When I lived Louisiana, they had a cooker call that stainless steel with wood or charcoal tray at top that you pulled out to add more,what type of cooking do ya call this


----------



## forluvofsmoke (Dec 23, 2015)

That would be pig roaster...suitable for whole hog, goat, sheep/lamb.

Eric


----------



## mikey nc (Dec 23, 2015)

No, I know how to cook whole hog in the ground or on BBQ pit with gas or wood,this is the size of a dormitorie refrigerator with two racks for ducks,rabbits, squirrels ect. With heat source on top in slide tray


----------



## hamrhead1971 (Dec 23, 2015)

Smoke is correct.  The Cajun Microwave is a roaster.  They are basically like a large outdoor dutch oven.  They come in sizes from large enough for a decent size pig to small enough for turkey.

Smoke it up
William


----------



## mikey nc (Dec 23, 2015)

Can you smoke with that type device, not as a roaster, but as a smoker


----------



## hamrhead1971 (Dec 23, 2015)

I have never seen one that could be used for smoking.  They are not designed to circulate air inside the cooking chamber.


----------



## mikey nc (Dec 23, 2015)

Thanks, was wondering if I built one,using fan out bottom do y'all think it will work??


----------



## hamrhead1971 (Dec 23, 2015)

I am sure it could be made to work.  You would have to introduce a smoke source also.

Smoke it up
William


----------



## dirtsailor2003 (Dec 23, 2015)

La Caja China is a commercial made Cajun microwave. Somewhere on the net there is a guy that rigged a smoke generator to pump smoke into the box while cooking. So yes it can be done.


----------



## mikey nc (Dec 23, 2015)

Yes,was thinking heat an smoke coming from top,an using type fan,bath(fartfan) and regulating draft, pulling heat(smoke) down and out


----------



## dirtsailor2003 (Dec 23, 2015)

Here ya go. No need for fan, all you have to do is contact Todd and get one of his smokers. 
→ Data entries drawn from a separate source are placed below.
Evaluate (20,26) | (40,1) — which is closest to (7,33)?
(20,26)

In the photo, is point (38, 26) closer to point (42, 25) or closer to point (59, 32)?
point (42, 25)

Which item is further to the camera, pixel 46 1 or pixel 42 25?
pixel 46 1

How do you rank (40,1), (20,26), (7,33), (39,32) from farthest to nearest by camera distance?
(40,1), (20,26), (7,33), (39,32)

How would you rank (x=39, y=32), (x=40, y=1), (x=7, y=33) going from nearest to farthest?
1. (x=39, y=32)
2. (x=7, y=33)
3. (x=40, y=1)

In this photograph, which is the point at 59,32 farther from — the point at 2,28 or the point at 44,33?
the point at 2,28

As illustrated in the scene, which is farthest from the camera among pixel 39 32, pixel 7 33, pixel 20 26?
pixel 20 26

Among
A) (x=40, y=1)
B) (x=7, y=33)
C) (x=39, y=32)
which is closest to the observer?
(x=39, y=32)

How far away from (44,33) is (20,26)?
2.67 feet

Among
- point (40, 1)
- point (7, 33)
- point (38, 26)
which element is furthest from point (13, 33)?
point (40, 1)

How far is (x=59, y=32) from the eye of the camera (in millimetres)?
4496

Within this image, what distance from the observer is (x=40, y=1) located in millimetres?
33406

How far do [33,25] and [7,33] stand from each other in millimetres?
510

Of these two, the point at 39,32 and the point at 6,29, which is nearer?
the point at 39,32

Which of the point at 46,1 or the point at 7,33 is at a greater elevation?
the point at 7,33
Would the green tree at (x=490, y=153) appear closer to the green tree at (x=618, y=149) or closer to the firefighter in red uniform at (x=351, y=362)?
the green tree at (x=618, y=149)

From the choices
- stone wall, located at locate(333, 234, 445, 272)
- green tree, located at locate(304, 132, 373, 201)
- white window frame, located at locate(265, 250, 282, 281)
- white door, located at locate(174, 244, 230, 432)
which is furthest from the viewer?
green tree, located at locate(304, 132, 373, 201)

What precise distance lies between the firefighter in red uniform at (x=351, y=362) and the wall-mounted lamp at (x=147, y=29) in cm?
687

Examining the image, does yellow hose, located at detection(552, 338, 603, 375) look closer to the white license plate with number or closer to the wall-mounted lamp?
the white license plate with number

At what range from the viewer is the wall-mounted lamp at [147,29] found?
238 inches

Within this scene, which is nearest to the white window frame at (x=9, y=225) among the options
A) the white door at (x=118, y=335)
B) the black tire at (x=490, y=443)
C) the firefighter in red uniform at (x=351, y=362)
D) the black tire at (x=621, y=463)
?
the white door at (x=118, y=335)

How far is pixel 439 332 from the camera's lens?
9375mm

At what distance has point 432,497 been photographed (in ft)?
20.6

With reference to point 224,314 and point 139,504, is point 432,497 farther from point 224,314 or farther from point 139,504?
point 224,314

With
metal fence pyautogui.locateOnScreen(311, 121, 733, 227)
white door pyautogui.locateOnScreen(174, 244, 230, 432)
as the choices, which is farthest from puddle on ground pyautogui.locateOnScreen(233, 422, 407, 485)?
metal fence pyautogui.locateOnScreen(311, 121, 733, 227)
http://burninlovebbq.com/2011/07/19/easy-smoking-in-la-caja-china-a-maze-n-pellet-smoker-review/


----------



## mikey nc (Dec 23, 2015)

I've been welding for yrs. Was just wondering if it can work


----------



## mikey nc (Dec 23, 2015)

Is it to much of a problem, getting the right amount of heat,smoke, and maintaing heat that way ???


----------



## lotharw (Dec 26, 2015)

I have a La Caja China and have mounted a Smoke Pistol on it and it works great.  I don't use it as just a smoker but while roasting  pig, I add smoke to enhance the flavour.


----------